For centuries the paranormal and supernatural have been called “Occult” which means hidden. Why hidden? Because despite the awareness when we are children that this is perfectly normal and natural, as we grow we are told to not talk about it. If it is natural and normal for us to see ghosts, to speak to animals, to find things, to heal others, to perceive the feelings and thoughts of others, and influence the world around us by our inner abilities, we are told to hide it, and to pretend that like “everyone else” we don’t believe in it. Some people buy into the story, for others, who use these abilities, we are taught that we need to hide our abilities and perceptions and not let others know about them. If our family or community practice, we are taught to preserve a “normal” appearance to everyone else. This preserves the illusion that our abilities don’t exist.

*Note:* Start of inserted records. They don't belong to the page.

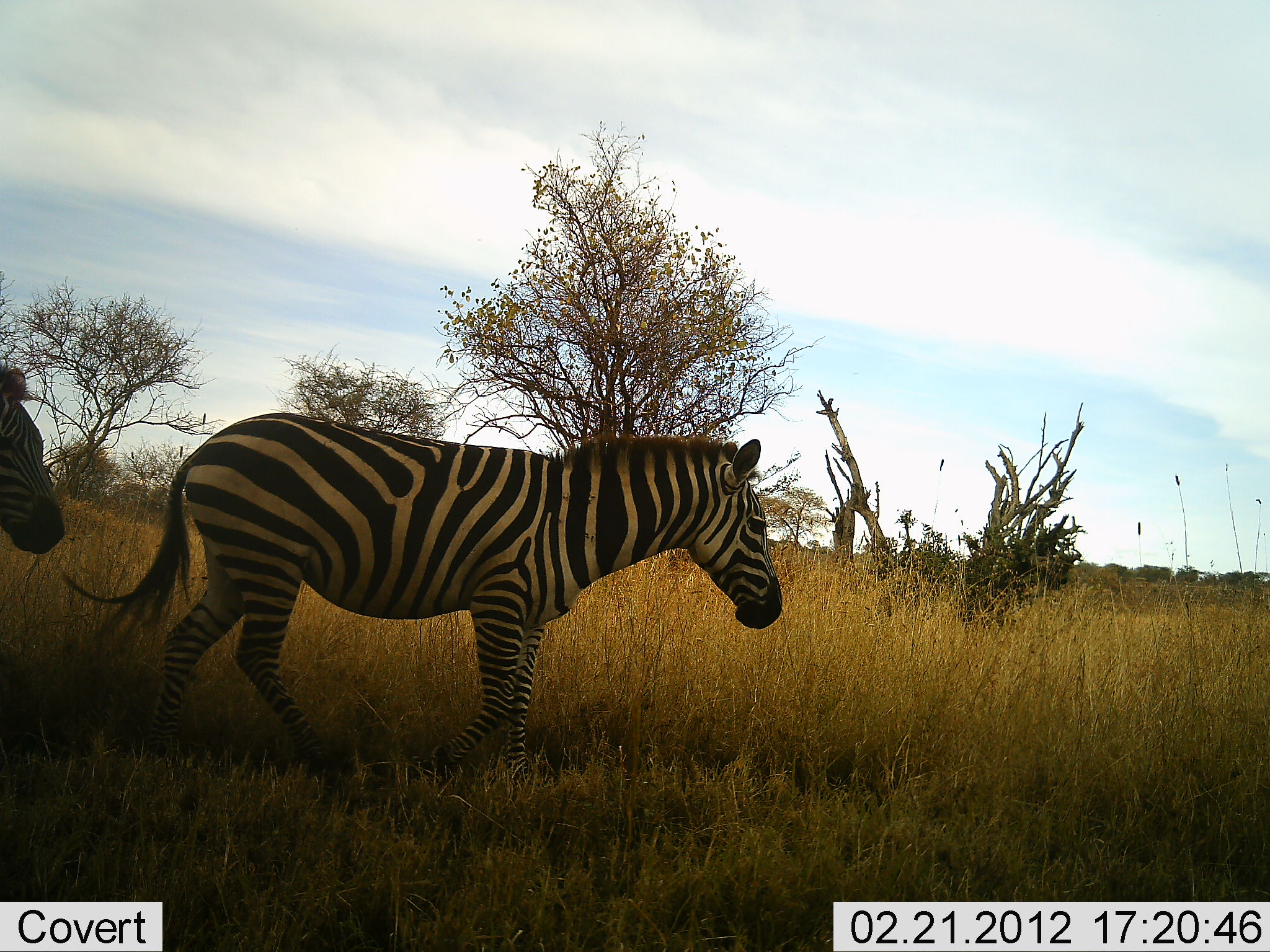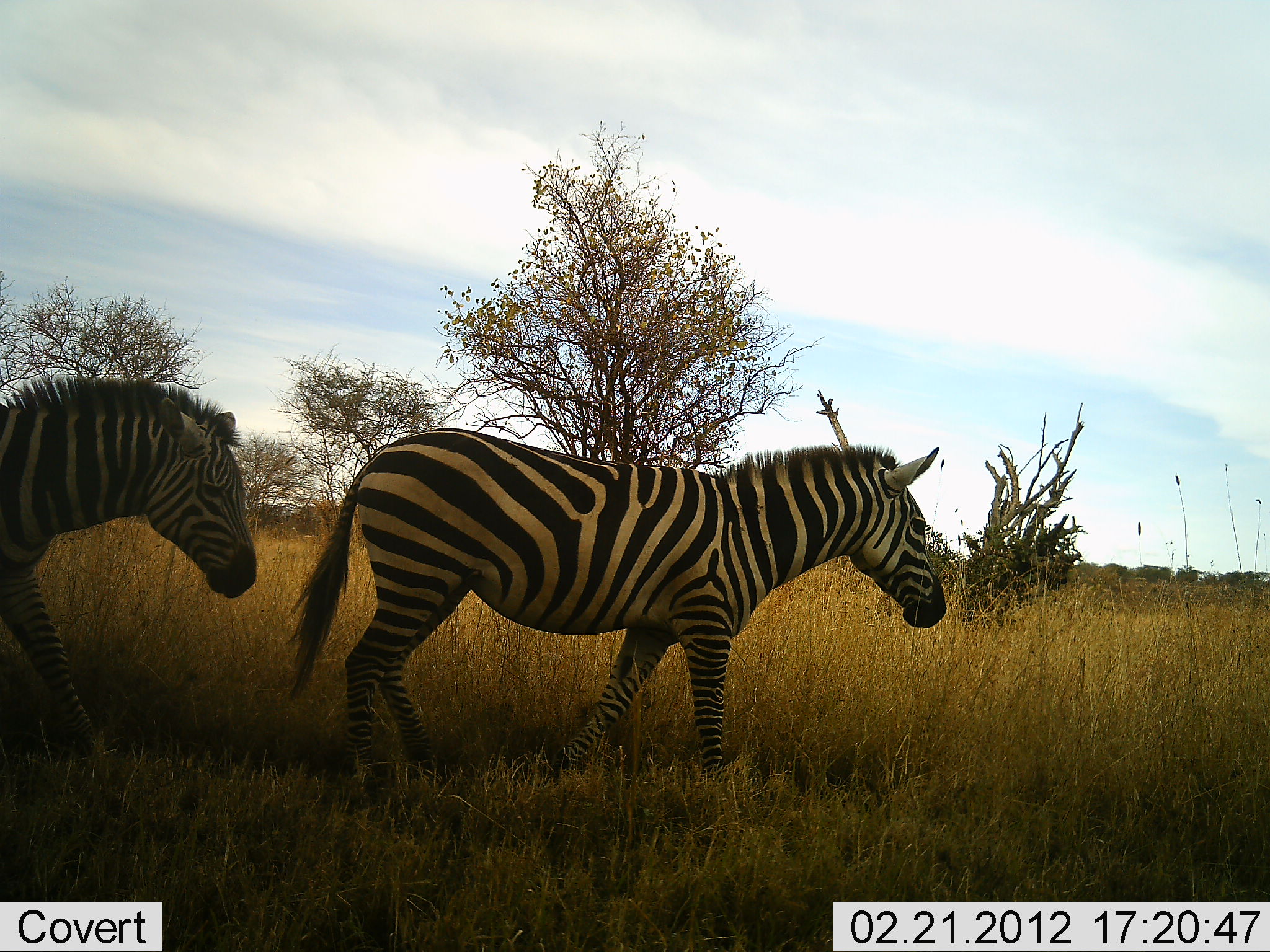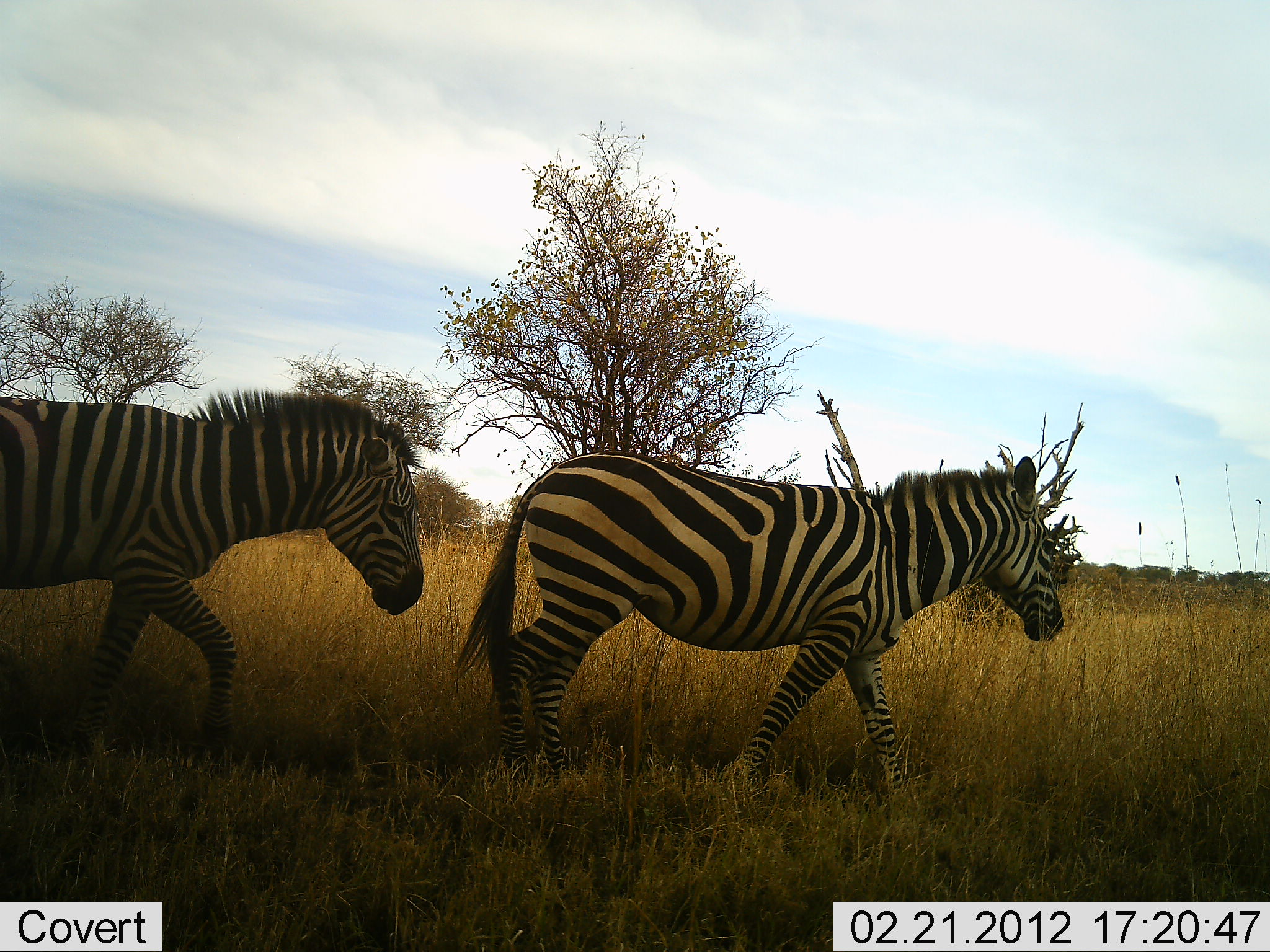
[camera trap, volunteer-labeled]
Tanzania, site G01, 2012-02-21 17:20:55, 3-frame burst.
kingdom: Animalia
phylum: Chordata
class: Mammalia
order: Perissodactyla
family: Equidae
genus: Equus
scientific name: Equus quagga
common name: plains zebra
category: zebra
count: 2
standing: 4%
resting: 0%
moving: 96%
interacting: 0%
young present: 0%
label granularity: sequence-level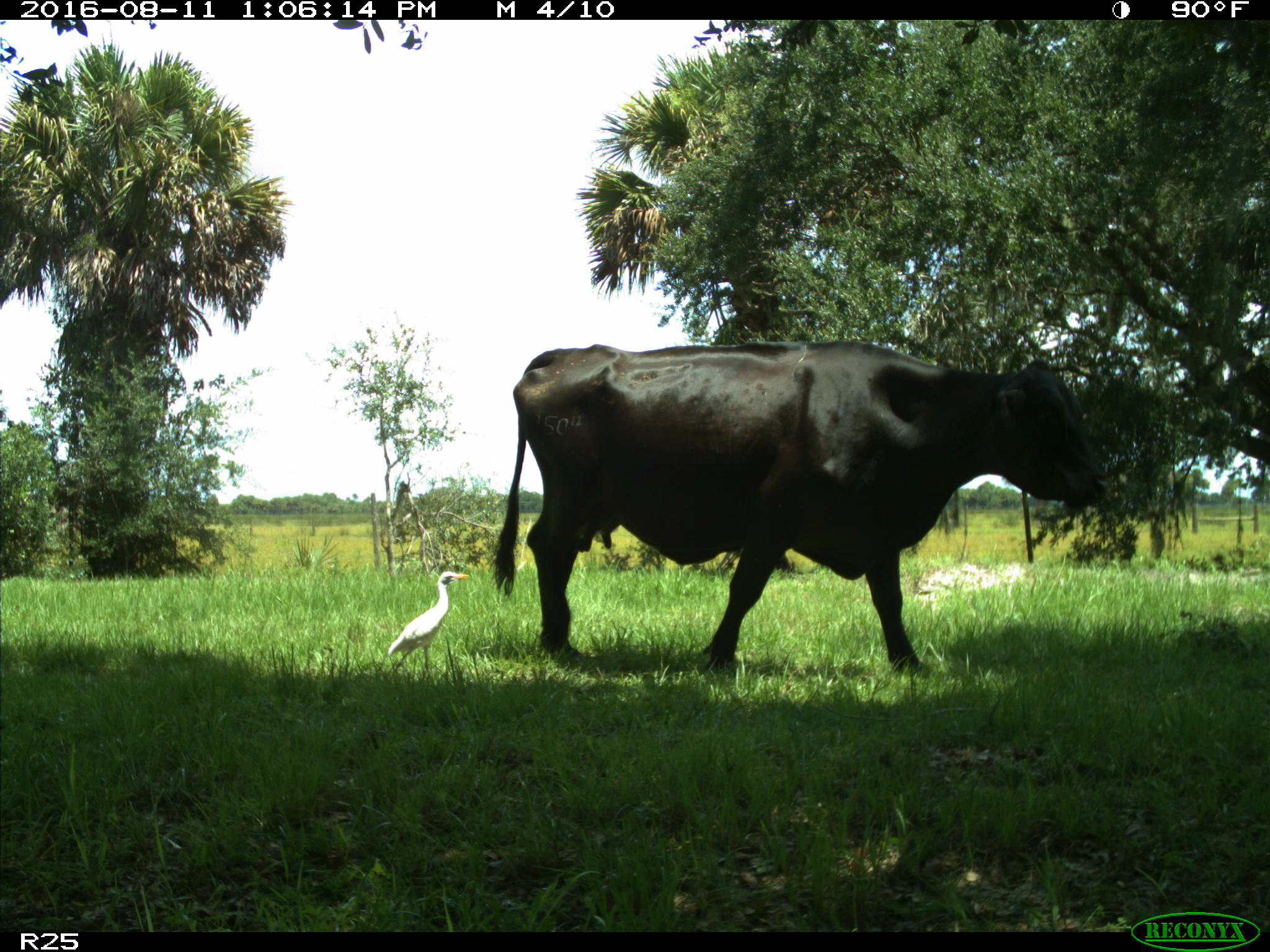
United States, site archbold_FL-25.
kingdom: Animalia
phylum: Chordata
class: Mammalia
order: Artiodactyla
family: Bovidae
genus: Bos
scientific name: Bos taurus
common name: domestic cow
Bos taurus (domestic cow).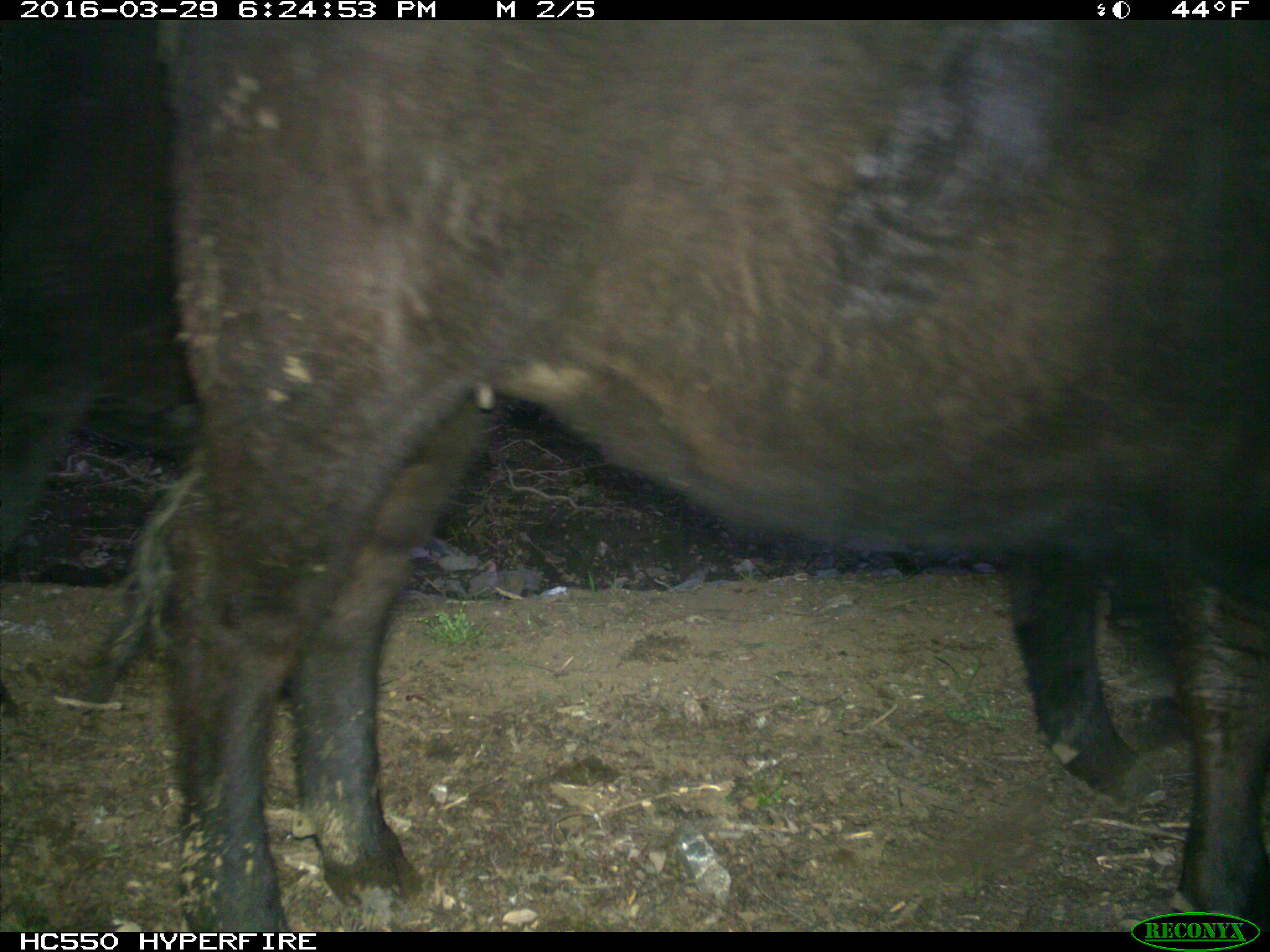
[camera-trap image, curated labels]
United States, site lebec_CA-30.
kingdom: Animalia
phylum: Chordata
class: Mammalia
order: Artiodactyla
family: Bovidae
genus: Bos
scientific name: Bos taurus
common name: domestic cow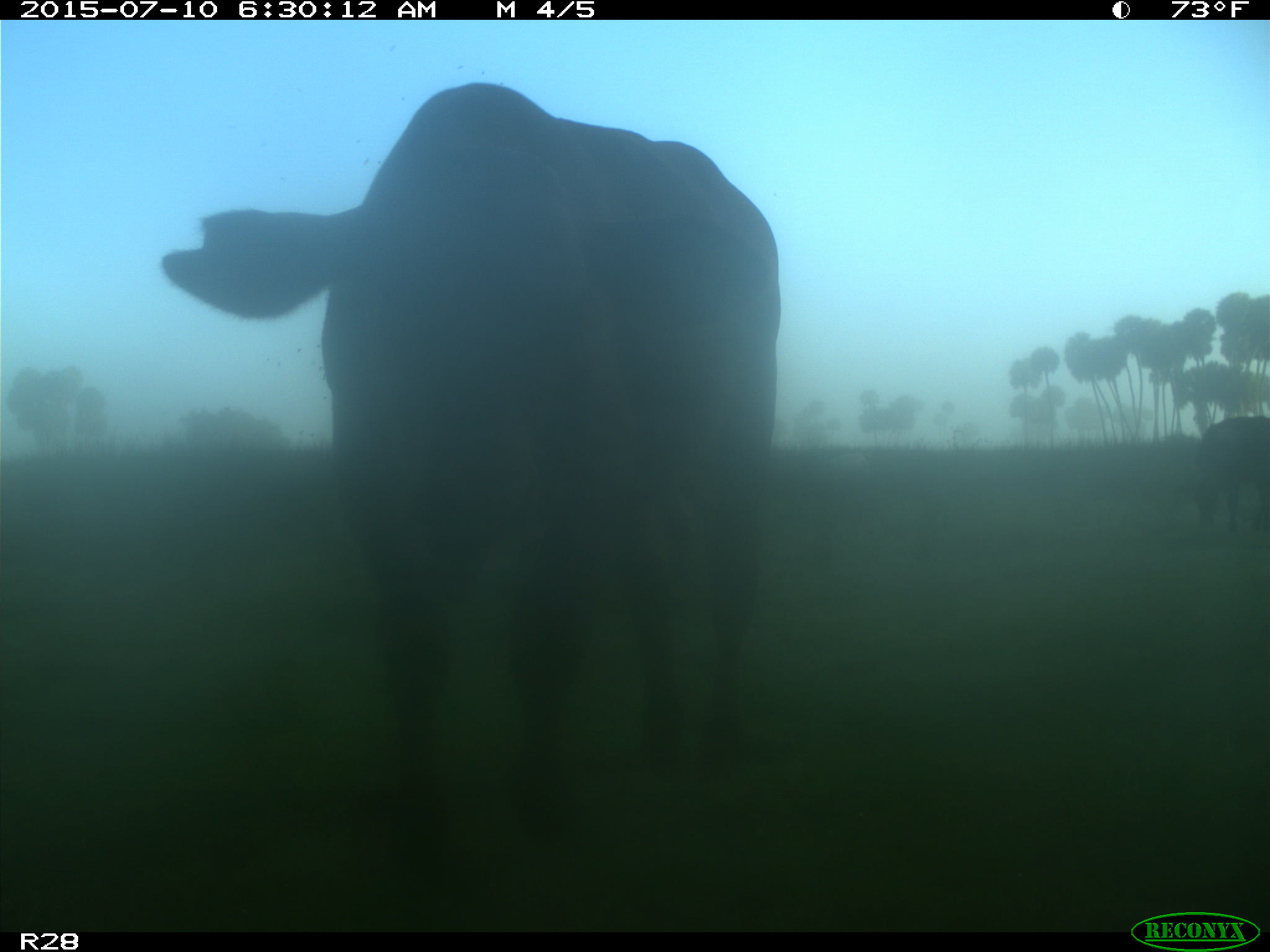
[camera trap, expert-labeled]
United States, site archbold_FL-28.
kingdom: Animalia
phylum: Chordata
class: Mammalia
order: Artiodactyla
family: Bovidae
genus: Bos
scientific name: Bos taurus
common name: domestic cow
Bos taurus (domestic cow).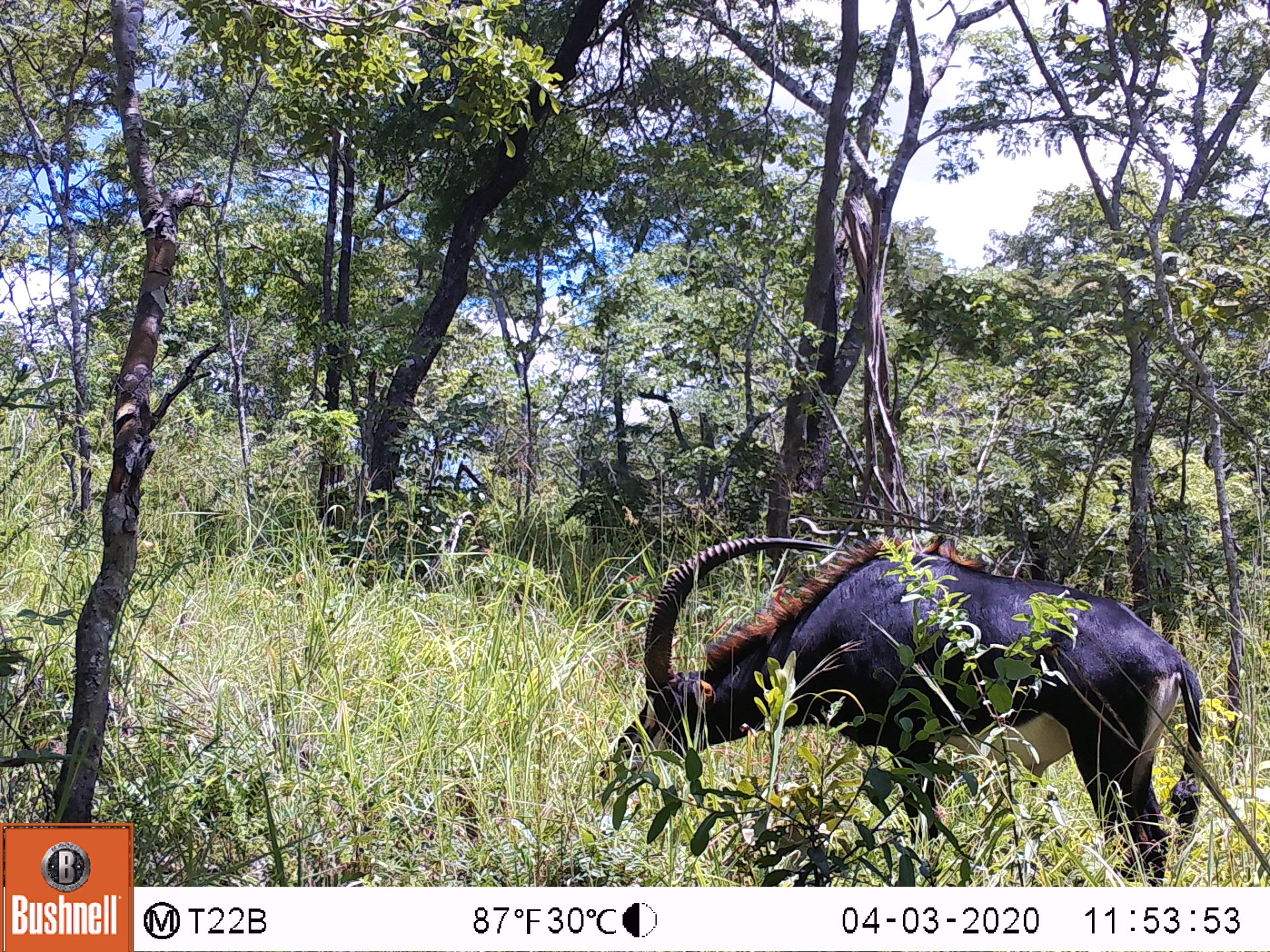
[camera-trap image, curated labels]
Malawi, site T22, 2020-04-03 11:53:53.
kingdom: Animalia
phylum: Chordata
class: Mammalia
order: Artiodactyla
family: Bovidae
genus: Hippotragus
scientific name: Hippotragus niger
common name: sable antelope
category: sable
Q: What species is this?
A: Sable (sable antelope) (Hippotragus niger).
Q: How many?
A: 1.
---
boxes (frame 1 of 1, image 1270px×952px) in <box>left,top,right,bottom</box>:
sable: <box>600,526,1216,880</box>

Why do we do this? There is history of persecution, certainly. If it became accepted that telepathy exists, many would worry that their secrets would be discovered. If energy healing works most of the time, it raises the question that when it doesn’t work, it could be a fault of the practitioner who didn’t do it correctly, or who withheld their healing? These are problems for doctors, but they defend themselves from charges of malpractice by working within established norms. We couldn’t do that with supernatural techniques as long as we don’t understand the mechanisms for how these things work. We see even now the issue of empowerment being twisted into victim-blaming. If everyone “can” manifest whatever they want, it can be seen that any problems they have are their own choice. Their own fault. Sadly, awareness of our abilities should come hand in hand with compassion and awareness of larger forces in the universe, and that seems to lag behind.
The truth will out, of course. Sooner or later, the modern world will figure out that these abilities are real, and may develop technologies to measure them, or even enhance them. Perhaps, like the GBLT community, we have to start by “coming out of the closet” and letting those who worry about us know that we’ve been among them in our millions without doing and evil things to them, and the only thing we want to do to “subvert the dominant paradigm” is too be accepted.
We mediums, telepaths, magickians, dowsers and others often have little problem with this. Sometimes we need reminding not to have “a mind so open that your brain falls out”. It’s sometimes easy, once you discover that the “normal” world has gotten so many things wrong, to run around trying every new thing, and telling everyone about the new things you’ve learned. This enthusiasm is natural, everyone does it, although they may be enthusing about a new diet, or recipe for chocolate cake, or gadget, but that won’t get them “burned at the stake” or prosecuted as a con artist.
As we change the world to a better place, we on the leading edge of the opening must remember to protect ourselves from the push-back of those who we are making uncomfortable. We must not deny what we know to be real, but at the same time, we need to maintain our credibility with those who haven’t had the direct experience we have had, and have been trained by the the modern world to be hyper skeptical. We need to do it, and I believe we can.